📜 ⬆️ ⬇️

Ratings Service / Online service + REST API for searching movie ratings

Ratings Service is an online service that allows you to find out the rating of a movie by its name.

image

Distinctive features:
  1. Search in several Internet bases at the same time (at the moment it is KinoPoisk.ru and KinoKopilka.ru)
  2. easy interface; can be used from a mobile phone, for example, through Opera Mini
  3. ability to receive sample results in XML format in REST style
  4. Google App Engine / Java Hosting
  5. Open source

I would like to talk about some of the features of the implementation and share my impressions of working with Google App Engine / Java. Below you will also find the address of the project on Google Code, with the source codes laid out.
')
It took me three days to write the service and it was really fun. It is fun, mainly because a lot doesn't work in GAE / Java, and some things had to be implemented from scratch, for example, to write a simple engine for XPath queries :)

But first things first.

Development tools


According to the Getting Started Guide from the IDE, only Eclipse is currently officially supported, for this there is the Google Eclipse Plugin. And three days ago only the version for Ganymede / 3.4 (I used it) was available, today the version for Galileo / 3.5 is already available.

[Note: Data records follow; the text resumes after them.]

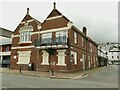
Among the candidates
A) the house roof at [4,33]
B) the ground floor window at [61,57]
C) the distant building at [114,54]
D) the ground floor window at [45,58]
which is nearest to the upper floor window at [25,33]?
the ground floor window at [45,58]

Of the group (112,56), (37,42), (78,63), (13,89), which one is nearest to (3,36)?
(37,42)

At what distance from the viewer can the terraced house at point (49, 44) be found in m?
22.2

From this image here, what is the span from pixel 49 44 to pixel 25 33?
651cm

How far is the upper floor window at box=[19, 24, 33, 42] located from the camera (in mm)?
26775

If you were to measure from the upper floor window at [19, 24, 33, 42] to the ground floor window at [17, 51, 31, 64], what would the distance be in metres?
2.11

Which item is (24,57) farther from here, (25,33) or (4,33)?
(4,33)

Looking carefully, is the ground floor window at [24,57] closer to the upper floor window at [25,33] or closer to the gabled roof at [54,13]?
the upper floor window at [25,33]

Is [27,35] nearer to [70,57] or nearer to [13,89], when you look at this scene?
[70,57]

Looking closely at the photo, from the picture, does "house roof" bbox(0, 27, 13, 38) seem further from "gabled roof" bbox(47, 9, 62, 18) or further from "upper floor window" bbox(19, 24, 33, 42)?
Answer: "gabled roof" bbox(47, 9, 62, 18)

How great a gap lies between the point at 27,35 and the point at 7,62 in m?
11.2

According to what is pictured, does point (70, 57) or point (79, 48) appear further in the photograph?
point (79, 48)

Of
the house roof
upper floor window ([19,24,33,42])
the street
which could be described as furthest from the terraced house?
the house roof

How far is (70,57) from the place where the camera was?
22.0 m

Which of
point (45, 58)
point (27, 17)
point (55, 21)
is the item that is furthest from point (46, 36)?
point (27, 17)
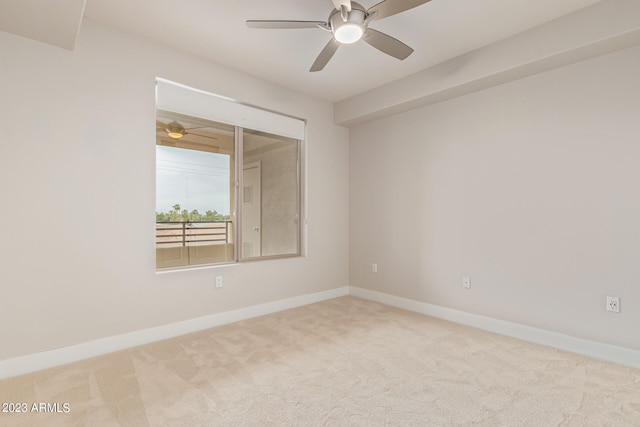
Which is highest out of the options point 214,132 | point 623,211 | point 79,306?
point 214,132

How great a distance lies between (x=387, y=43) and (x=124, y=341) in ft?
10.4

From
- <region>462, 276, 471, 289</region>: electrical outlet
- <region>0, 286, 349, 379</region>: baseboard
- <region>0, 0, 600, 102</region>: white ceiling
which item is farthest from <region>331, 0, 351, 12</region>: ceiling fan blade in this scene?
<region>0, 286, 349, 379</region>: baseboard

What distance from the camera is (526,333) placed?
9.65 feet

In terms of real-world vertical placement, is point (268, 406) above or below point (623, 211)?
below

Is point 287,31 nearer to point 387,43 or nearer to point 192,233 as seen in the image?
point 387,43

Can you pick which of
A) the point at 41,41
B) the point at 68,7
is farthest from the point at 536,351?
the point at 41,41

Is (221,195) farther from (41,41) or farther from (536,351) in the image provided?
(536,351)

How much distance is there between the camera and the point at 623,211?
249 centimetres

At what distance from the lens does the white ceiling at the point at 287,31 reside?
2.33m

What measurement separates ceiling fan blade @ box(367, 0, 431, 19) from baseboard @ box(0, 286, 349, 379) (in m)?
2.99

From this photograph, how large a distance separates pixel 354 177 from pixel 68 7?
3414 millimetres

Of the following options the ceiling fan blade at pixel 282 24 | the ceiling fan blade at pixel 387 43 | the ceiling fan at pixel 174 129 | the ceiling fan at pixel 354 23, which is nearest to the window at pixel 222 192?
the ceiling fan at pixel 174 129

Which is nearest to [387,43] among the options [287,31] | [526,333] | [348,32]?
[348,32]

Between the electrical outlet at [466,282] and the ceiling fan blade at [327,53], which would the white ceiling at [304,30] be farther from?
the electrical outlet at [466,282]
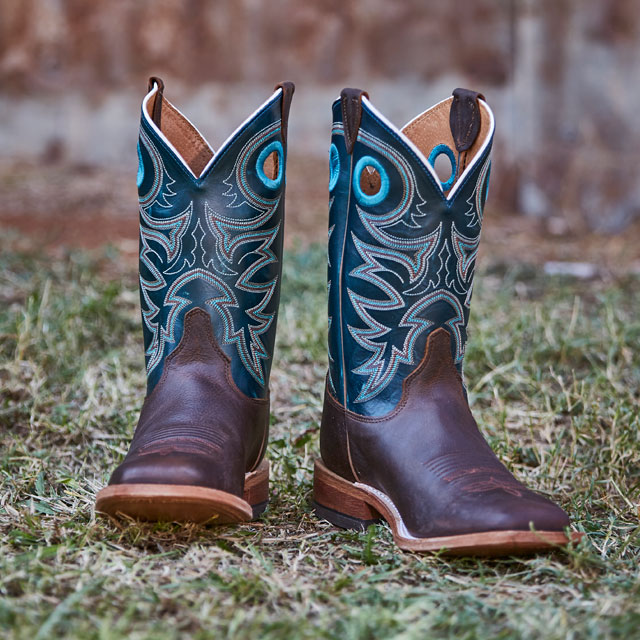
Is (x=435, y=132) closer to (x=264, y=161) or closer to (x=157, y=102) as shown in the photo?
(x=264, y=161)

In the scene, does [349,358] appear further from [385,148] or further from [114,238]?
[114,238]

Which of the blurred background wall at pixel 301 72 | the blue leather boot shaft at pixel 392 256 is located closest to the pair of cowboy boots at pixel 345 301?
the blue leather boot shaft at pixel 392 256

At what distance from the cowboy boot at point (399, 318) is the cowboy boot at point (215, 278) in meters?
0.12

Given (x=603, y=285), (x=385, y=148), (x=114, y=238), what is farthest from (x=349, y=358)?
(x=114, y=238)

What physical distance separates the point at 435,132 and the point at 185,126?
0.44 m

Creating a GAE Web Application project is as simple as creating a regular Java project in Eclipse. Running and debugging the application works fine on the local machine. In addition to this, deploying one button makes development just enjoyable.

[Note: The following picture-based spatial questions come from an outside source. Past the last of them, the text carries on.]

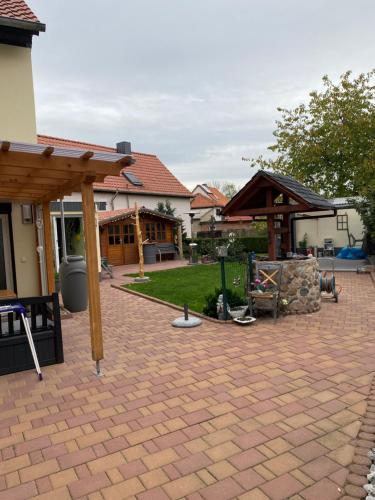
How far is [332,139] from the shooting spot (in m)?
20.7

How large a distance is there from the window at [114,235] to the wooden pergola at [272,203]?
417 inches

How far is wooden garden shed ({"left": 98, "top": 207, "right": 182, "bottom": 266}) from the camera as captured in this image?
57.6 feet

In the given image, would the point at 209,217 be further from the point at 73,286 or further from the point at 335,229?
the point at 73,286

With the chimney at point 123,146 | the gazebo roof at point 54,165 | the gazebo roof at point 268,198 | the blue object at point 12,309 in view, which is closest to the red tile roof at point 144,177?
the chimney at point 123,146

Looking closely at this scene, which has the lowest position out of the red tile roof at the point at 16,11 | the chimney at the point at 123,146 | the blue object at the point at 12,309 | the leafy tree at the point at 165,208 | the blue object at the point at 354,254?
the blue object at the point at 354,254

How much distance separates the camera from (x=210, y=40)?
29.9 ft

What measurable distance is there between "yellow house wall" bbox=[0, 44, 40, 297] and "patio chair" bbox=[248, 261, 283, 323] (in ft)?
16.1

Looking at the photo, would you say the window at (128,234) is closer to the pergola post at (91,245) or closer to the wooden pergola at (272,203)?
the wooden pergola at (272,203)

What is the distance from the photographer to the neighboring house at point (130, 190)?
52.3 ft

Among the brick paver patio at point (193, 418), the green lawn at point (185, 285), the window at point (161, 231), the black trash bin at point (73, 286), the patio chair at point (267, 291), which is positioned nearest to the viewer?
the brick paver patio at point (193, 418)

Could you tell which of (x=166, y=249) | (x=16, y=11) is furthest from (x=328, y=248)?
(x=16, y=11)

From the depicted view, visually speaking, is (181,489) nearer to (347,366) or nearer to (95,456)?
(95,456)

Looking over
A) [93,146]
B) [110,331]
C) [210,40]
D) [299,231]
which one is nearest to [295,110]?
[299,231]

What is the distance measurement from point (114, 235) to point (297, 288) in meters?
12.3
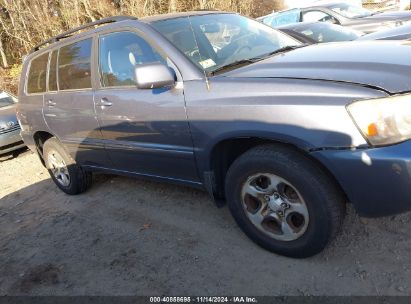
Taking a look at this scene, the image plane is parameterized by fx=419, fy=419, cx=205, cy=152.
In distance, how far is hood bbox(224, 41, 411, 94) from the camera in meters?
2.46

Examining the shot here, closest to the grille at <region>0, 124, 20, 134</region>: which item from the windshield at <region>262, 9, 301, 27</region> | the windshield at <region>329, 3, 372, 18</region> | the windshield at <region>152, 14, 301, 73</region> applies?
the windshield at <region>152, 14, 301, 73</region>

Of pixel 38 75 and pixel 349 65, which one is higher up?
pixel 349 65

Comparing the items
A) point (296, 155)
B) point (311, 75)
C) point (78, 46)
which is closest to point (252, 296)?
point (296, 155)

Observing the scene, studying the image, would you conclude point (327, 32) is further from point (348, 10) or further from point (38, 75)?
point (38, 75)

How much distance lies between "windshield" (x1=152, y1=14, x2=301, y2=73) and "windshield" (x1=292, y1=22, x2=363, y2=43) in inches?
120

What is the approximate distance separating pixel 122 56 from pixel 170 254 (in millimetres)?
1718

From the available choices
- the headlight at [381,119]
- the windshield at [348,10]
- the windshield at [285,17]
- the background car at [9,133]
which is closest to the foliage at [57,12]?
the windshield at [285,17]

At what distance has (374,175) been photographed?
7.62 feet

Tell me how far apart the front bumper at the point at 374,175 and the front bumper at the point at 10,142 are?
6.76m

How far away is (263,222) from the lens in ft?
9.81

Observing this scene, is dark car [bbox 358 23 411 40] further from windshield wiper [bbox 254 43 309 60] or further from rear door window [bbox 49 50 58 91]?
rear door window [bbox 49 50 58 91]

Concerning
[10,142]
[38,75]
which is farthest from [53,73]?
[10,142]

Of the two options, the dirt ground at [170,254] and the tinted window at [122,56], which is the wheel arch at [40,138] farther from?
the tinted window at [122,56]

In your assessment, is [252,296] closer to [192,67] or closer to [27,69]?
[192,67]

I also liked the nice little thing that the log4j.properties file was already in the project and configured as it should :) All I had to do was add the jar log4j to the classpath and enable debugging for my code:

 log4j.category.dmitrygusev.ratings = DEBUG, A1


Of the negative points (I don’t know where to put it - more likely to Eclipse), deploy stopped working ( GAE Issue # 1235 ) on the third day, but this was quickly fixed.

Another negative point is that the project directory structure in the GAE Web Application is different from the Maven2 directory structure. It is clear that you can customize the Maven2 project under Google App Engine, but I would like to see Maven2 support right in the Google Eclipse Plugin.

Frameworks & Libraries


As for frameworks and third-party libraries, most of them that really would be useful do not work in GAE / Java, mainly due to the fact that Google partially closed access to the Reflection API, as well as other APIs that could entail security risks.

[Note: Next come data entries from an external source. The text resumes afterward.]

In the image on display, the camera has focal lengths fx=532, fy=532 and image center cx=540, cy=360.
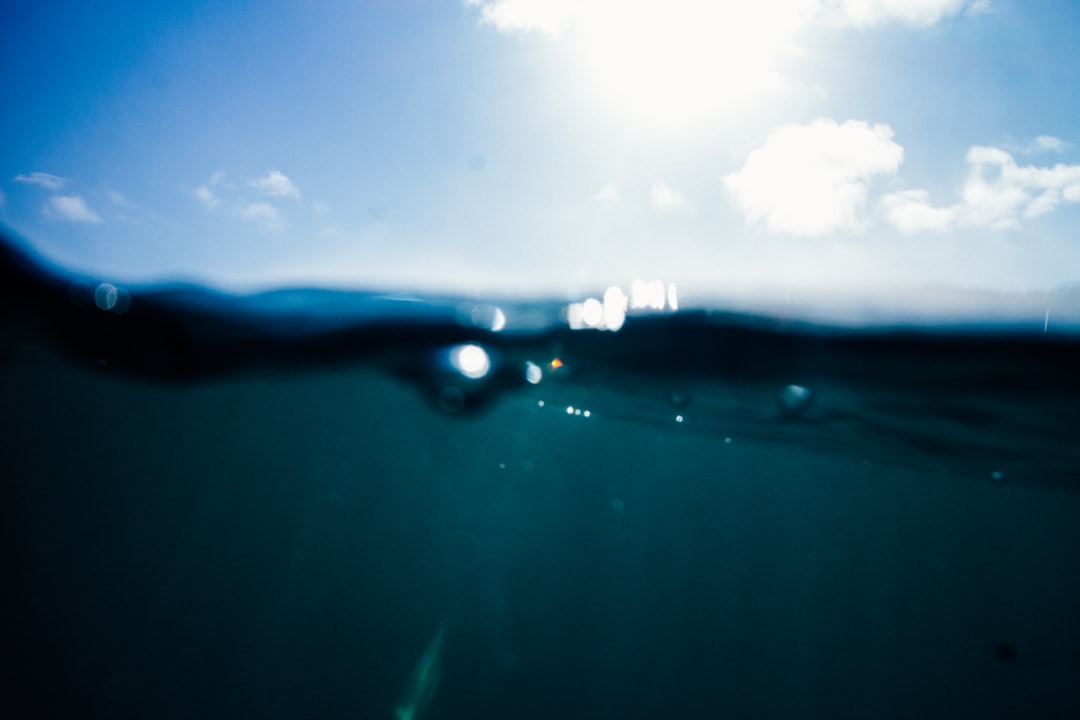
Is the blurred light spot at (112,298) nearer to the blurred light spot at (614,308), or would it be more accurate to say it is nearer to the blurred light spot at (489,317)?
the blurred light spot at (489,317)

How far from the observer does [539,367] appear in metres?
11.7

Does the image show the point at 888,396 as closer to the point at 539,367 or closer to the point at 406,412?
the point at 539,367

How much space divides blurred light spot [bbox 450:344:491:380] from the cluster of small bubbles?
6107mm

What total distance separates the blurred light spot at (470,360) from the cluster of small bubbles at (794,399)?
6.11 meters

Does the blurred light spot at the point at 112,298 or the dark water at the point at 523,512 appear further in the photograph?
the dark water at the point at 523,512

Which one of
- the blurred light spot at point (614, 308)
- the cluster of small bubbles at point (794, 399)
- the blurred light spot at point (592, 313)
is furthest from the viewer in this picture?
the cluster of small bubbles at point (794, 399)

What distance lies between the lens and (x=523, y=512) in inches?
1639

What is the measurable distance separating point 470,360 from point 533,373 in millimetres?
1918

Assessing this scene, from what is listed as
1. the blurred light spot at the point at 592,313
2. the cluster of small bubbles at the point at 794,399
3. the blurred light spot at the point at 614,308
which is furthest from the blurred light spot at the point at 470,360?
the cluster of small bubbles at the point at 794,399

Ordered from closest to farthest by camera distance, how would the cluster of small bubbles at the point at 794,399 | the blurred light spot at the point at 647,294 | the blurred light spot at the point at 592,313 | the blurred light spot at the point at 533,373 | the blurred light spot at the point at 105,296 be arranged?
the blurred light spot at the point at 647,294
the blurred light spot at the point at 592,313
the blurred light spot at the point at 105,296
the cluster of small bubbles at the point at 794,399
the blurred light spot at the point at 533,373

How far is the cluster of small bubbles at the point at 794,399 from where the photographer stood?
10773 millimetres

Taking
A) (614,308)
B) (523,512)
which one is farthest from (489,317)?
(523,512)

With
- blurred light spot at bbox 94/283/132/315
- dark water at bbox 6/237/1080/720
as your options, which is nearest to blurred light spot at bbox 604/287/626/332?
dark water at bbox 6/237/1080/720

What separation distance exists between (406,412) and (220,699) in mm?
17830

Most of all, this project lacked support for XML frameworks (at least JAXB) and XPath. The standard Java XML API (DOM, SAX, StAX?) That is supported and which I used to use easily, now seems not very user friendly.

As a result, I decided to stop at the NanoXML Lite library, which showed itself well in the mobile client project for the online service www.4konverta.com .

The entire NanoXML Lite API consists of a single XMLElement class. Working with him is very simple, for example:

 XMLElement xml = new XMLElement ();
 xml.parseString ("<xml attr = 'value'> hello world </ xml>");

 xml.getChildren ();  // Returns Children
 xml.getAttribute ("attr");  // Returns attribute value, etc.


But there are two drawbacks that had to be fixed:
  1. Initially, NanoXML Lite does not support Mixed Content, which is often found in xhtml;
  2. NanoXML Lite, like any other, does not support the essence & nbsp; which made it difficult to build a system of xhtml templates (see below).


I had to write XPath support myself (112 lines of formatted code), in my opinion it turned out quite well:

 @Test
 public void testXPathSlashInAttributeValue2 () {
	 XMLElement xml = XMLUtils.createElementFromString ("<xml a = '.. / .. / .. / file.txt'> <value b = '0' /> </ xml>");
	
	 List <XMLElement> results = xml.find ("// [@ a = '.. / .. / .. / file.txt'] / value");
	
	 assertEquals (1, results.size ());
	 assertEquals ("0", results.get (0) .getAttribute ("b"));
 }

As for the Web frameworks, at first I wanted to use Tapestry5, because I know it well, but since the latest version (5.1) is not supported, just because of the limitations of the XML parser, I decided to refuse it. Those who are interested, the previous version - 5.0.18 - judging by the reviews, it works.

As a result, I decided to abandon the Web framework altogether and do everything on the Servlet API. To do this, I had to implement a couple of auxiliary classes that work with xml page templates, which were based on xhtml and modified NanoXML Lite.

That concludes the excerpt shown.